Cour de France.fr

Hauptseite / Geschichte und Funktion / Finanzen und territoriale Verwaltung / Moderne Studien / Comptabilité publique et innovation à la fin du Moyen Âge : les institutions (…)

Comptabilité publique et innovation à la fin du Moyen Âge : les institutions princières et l’émergence d’une culture numérique dans un ordre conservateur 

Jean-Baptiste Santamaria

Jean-Baptiste Santamaria, « Comptabilité publique et innovation à la fin du Moyen Âge : les institutions princières et l’émergence d’une culture numérique dans un ordre conservateur », Médiévales, 76, printemps 2019.

Extrait de l’article

« Faut-il dire cette chose honteuse que notre Chambre des comptes attendit au dix-septième siècle pour adopter les chiffres arabes, sans lesquels on ne peut faire le plus simple calcul ? » Si l’amalgame fait par Jules Michelet entre institution de contrôle et archaïsme a encore pu être accepté par Lucien Febvre, pour qui le calcul était assez secondaire dans la formation des gens des comptes, le lien est désormais bien établi entre « l’essor des institutions et l’amélioration des techniques administratives », selon les mots de Jean-Philippe Genet. La relation entre innovation institutionnelle et documentaire peut cependant s’avérer ambivalente dans une période où la novelleté fait figure d’épouvantail politique, et où l’innovation financière n’est guère revendiquée comme telle, mais promeut largement la compétence la plus pointue, faisant du maître des comptes un « expers et cognoissans en fait de compte » : les rapports des experts à l’innovation peuvent être ambigus, allant de l’utilisation de la nouveauté pour dominer à la défense des usages dont ils sont les maîtres. On peut donc s’interroger sur la nature du rapport entre innovation documentaire comptable et processus d’institutionnalisation de l’administration. Par innovation, on entendra la manière dont une réalisation technique nouvelle s’impose dans les usages, phénomène qui peut s’avérer lent et relève souvent bien plus de l’imitation d’usages d’un domaine ou d’un lieu à l’autre que de véritables inventions ; par institutionnalisation, on désignera l’action de transférer les fonctions exercées par des individus à une organisation collective, légitimée, normée par des règles, un processus qui connaît un pic avec la création des Chambres des comptes, en particulier au XIVe siècle. Les effets de cette institutionnalisation sur la documentation nous intéresseront d’ailleurs autant que les effets de l’évolution documentaire sur l’apparition de telles structures. L’analyse partira d’un constat : nombre de changements documentaires se sont faits en amont de ce basculement. Nous en viendrons ensuite aux effets de la mise en place de ces institutions, à leur rôle dans la diffusion de nouvelles pratiques, et enfin à leur attitude parfois hostile à l’innovation.
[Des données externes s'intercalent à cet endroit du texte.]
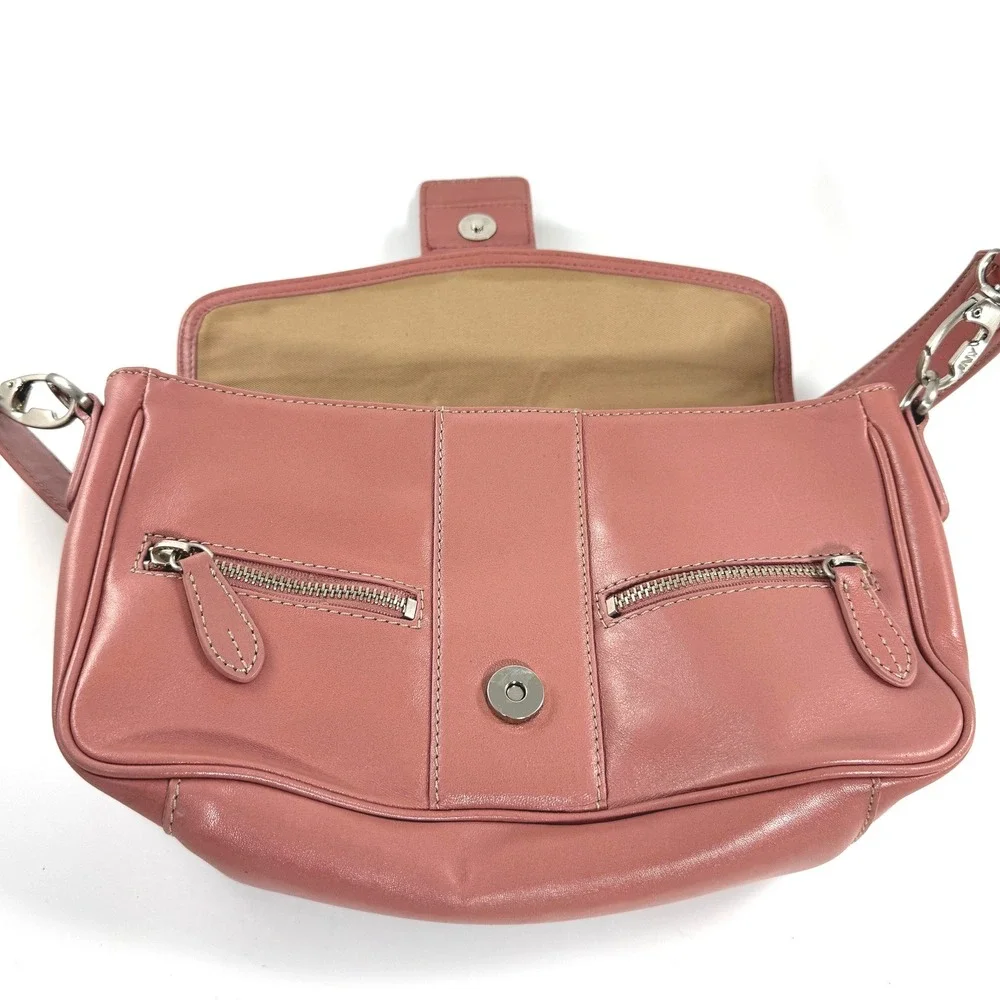 Jones New York Dusty Rose Pink Leather Shoulder Bag Buckle Baguette Purse - Picture 7 of 11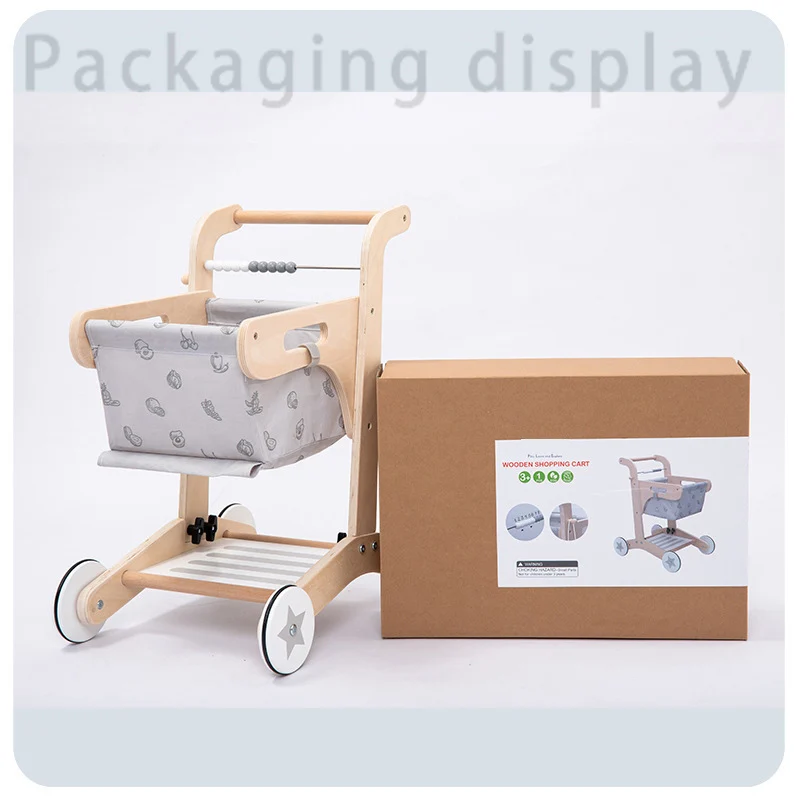 Fabrikdirekter OEM-Großhandel Baby-Kinderwagen aus Holz Supermarkt-Einkaufswagen Lernspielzeug für Kleinkinder Simulation Baby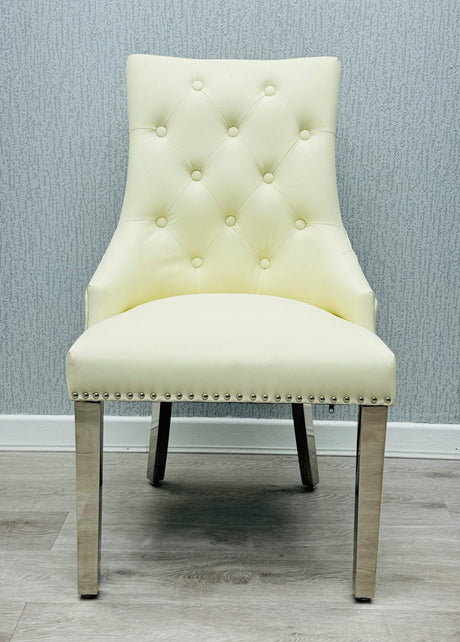 Majestic Dining Chair Pu Leather Lion Knocker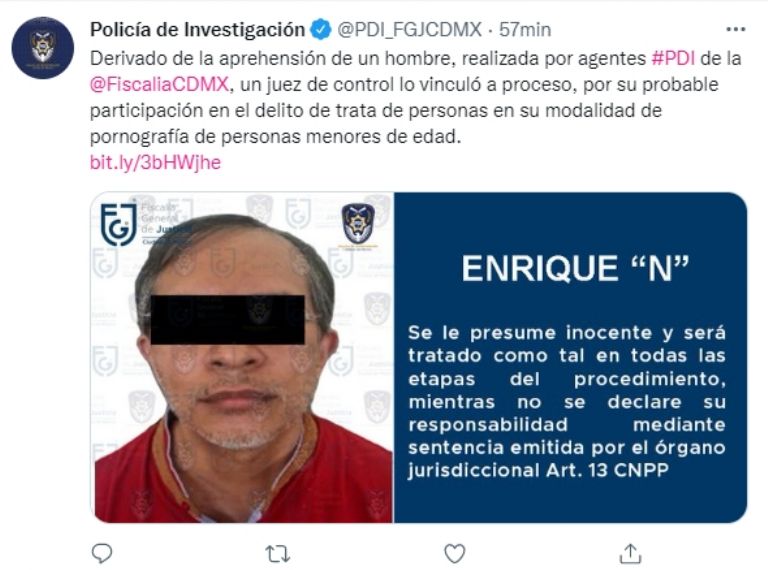 FGJ-CDMX vincula a proceso a Enrique 'N', el hombre acusado de grabar a una niña en su cuarto durante dos meses. Foto: Twitter
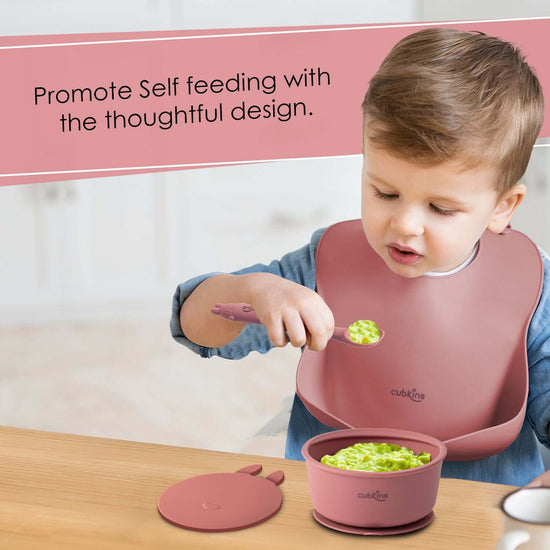 Baby Feeding Bundle: A Lightweight, easily foldable with a large food catcher+ a spill prevent bowl with a strong suction base + A fun design lid to keep food fresh + A specially designed early feeing bendable spoon. Zero Plastic. Premium Quality Silicone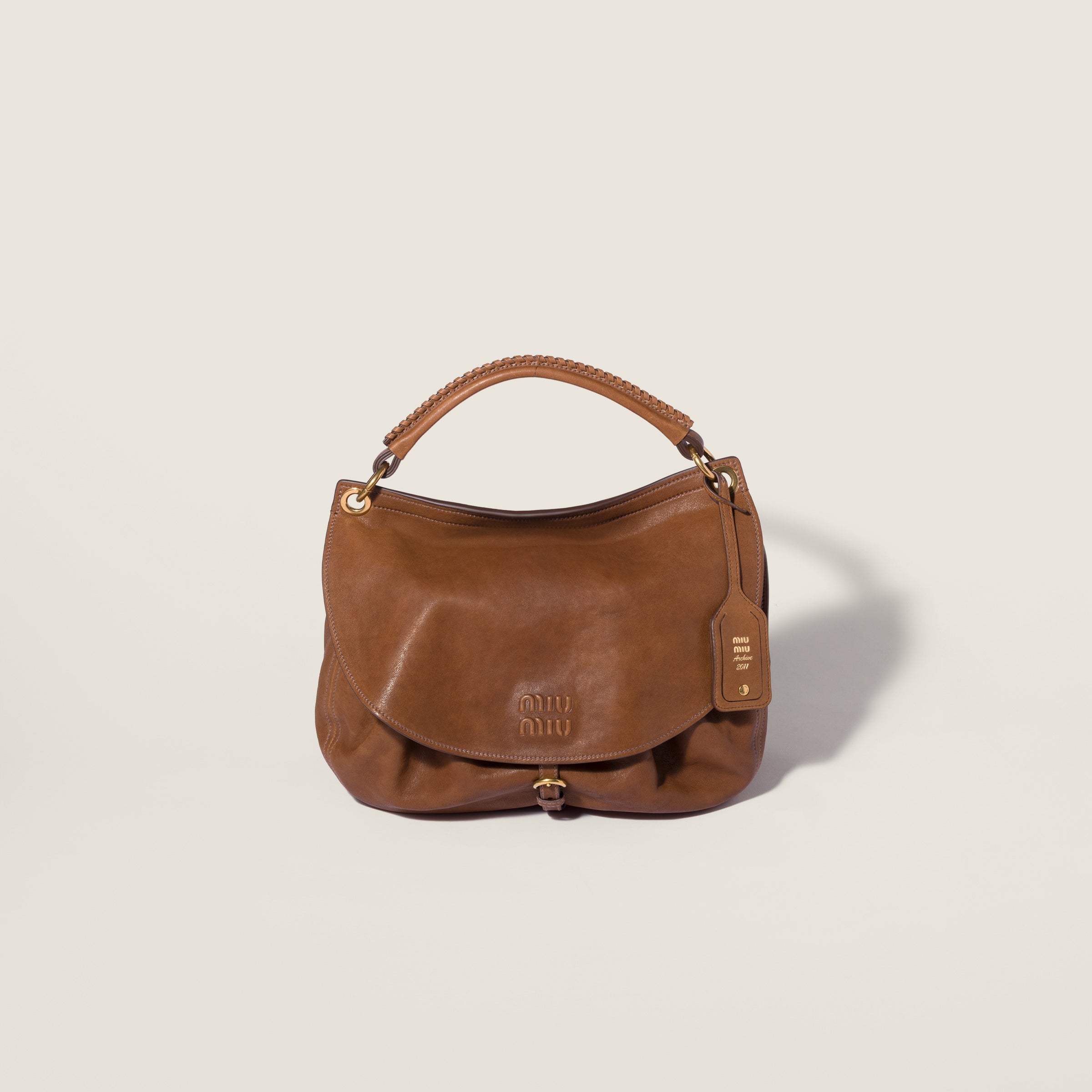 Miu Miu Rendez-vous leather bag in Oak.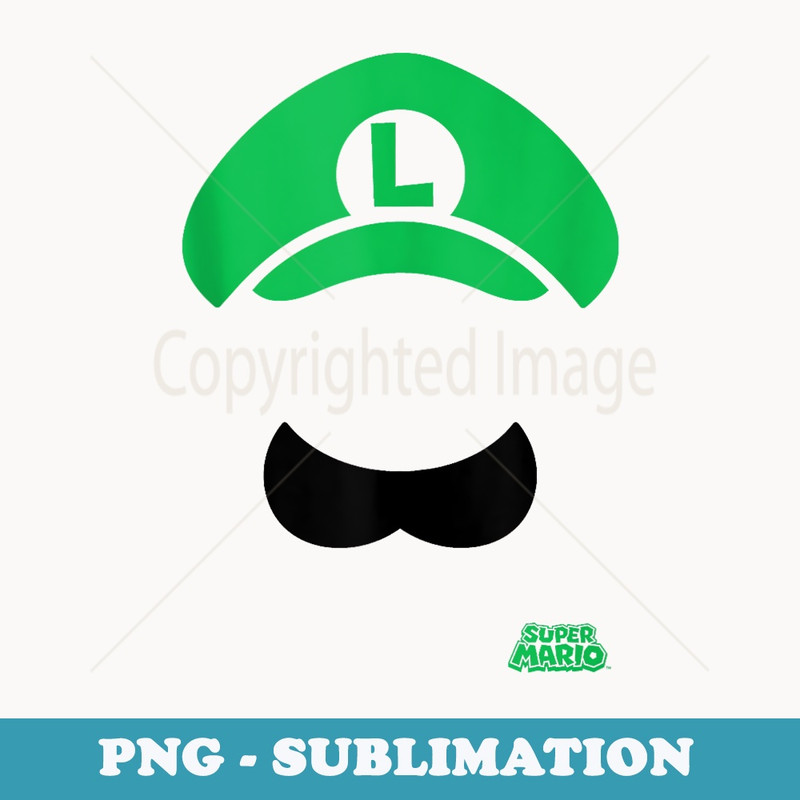 Super Mario Luigi Hat And Mustache - PNG Sublimation Digital Download
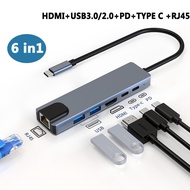 6 in 1 Type C To HDMI-compatible Hub Output USB 3.0 USB 2.0 RJ45 100W Ethernet Port USB C TYPE C 2.0 PD Fast Charging Adapter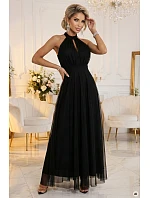 model 21961746 Elegantní maxi večerní šaty na ramínka s tylem a zavazováním v pase černé - numoco basic model 21961746 Elegantní maxi večerní šaty na ramínka s tylem a zavazováním v pase černé - numoco basic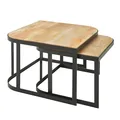 Produktbild: FineBuy Couchtisch 2er Set Mango Massivholz/Metall Wohnzimmertisch Braun, Industrial Satztisch Beistelltisch Metallbeine Schwarz, Tischset 2-teilig Satztisch Holz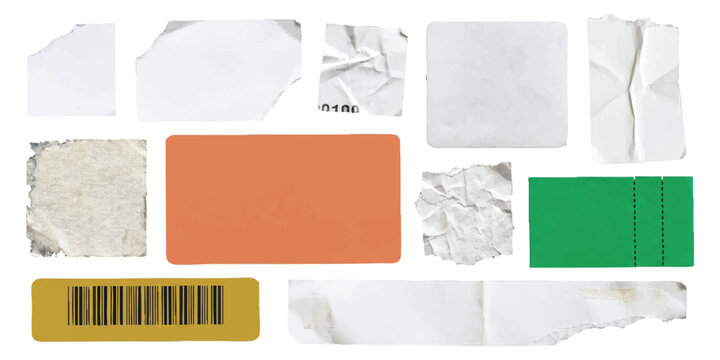 Collection of various torn paper scraps and adhesive label stickers vector illustration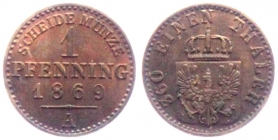 Preussen - 1869 A - Wilhelm I. (1861-1888) - 1 Pfennig - st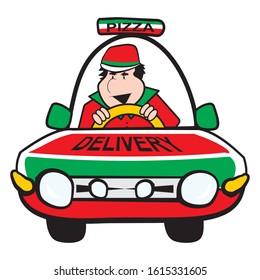 man in the car-pizza, funny vector illustration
Bien avant l’essor des Chambres des comptes, c’est au XIIe siècle que la documentation comptable princière émerge, accompagnée de premières institutions : chambre apostolique romaine ; chambre des Renenghes flamande pour laquelle est rédigé le « gros brief » de Flandre ; échiquier et Pipe rolls anglais. Les réformes de Philippe Auguste pour assurer le contrôle financier précèdent d’ailleurs de peu les premiers comptes conservés (1202-1203). Une fois installées dans le paysage, ces institutions enracinent des pratiques documentaires qui se trouvent fossilisées, et peuvent devenir un obstacle à l’innovation. Face aux changements des modes de gestion et de nature des revenus, le « gros brief » de Flandre devient un document inadapté à la réalité financière de la Flandre de la seconde moitié du XIIIe siècle.